Prevention is the best. You don’t want to start seeking ways of curing hypertension instead of preventing at the right time. In fact, when you prevent high blood pressure, you’re on the right track to avoiding the possibility of other diseases associated with hypertension.

  • Maintain a Healthy Weight: Being underweight is bad, but being overweight is worse and can sometimes cause high blood pressure. Your weight mostly depends on what you eat. If you consume beer, red meat, and junk in large quantities, you shouldn’t expect to have the same weight as people who take less of them. However, it’s best to see your doctor to educate you on your weight. When you maintain a healthy weight, you’re less likely to suffer from hypertension.
  • Eat a Balanced Diet: Your diet says a lot about your physical and mental health. Eating a balanced diet, fresh vegetables, and less junk provides your body with strength to combat strange elements.
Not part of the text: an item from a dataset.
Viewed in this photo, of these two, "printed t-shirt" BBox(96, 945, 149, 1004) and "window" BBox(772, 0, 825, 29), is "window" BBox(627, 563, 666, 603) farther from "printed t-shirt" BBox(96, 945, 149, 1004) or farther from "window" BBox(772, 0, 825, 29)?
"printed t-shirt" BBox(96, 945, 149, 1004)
Lots of vegetables and fruit especially perform blood pressure regulatory duties in the body.
  • Constant Exercise: Constantly exercising your body helps to burn calories, which could have gathered and led to some terminal diseases, including hypertension. You can devote 30 minutes of your 24 hours to exercising and expect a great result.
  • Reduce Alcohol: Excessive alcoholism can engender hypertension. If you want to prevent it, reduce the rate of alcohol you consume and get your blood pressure regulated. Apart from hypertension, alcoholism can give you kidney problems. It is also an excellent way to waste lots of money that you should have saved for other purposes.
  • Reduce Salt Intake: Taking too much salt doesn’t portend anything useful, except for the possible occurrence of hypertension. A preventive measure against the risk of hypertension is reducing how much salt you take.

Hypertension doesn’t take too much time to kill. First, know how your heart functions and what it needs to continue to function correctly. You have to distinguish between what to eat and what to avoid, especially if you have a history of hypertension in your family. Note that often symptoms of hypertension don’t surface until it’s on the verge of fatality. Consequently, you should check your blood pressure with your doctor whenever you consult them.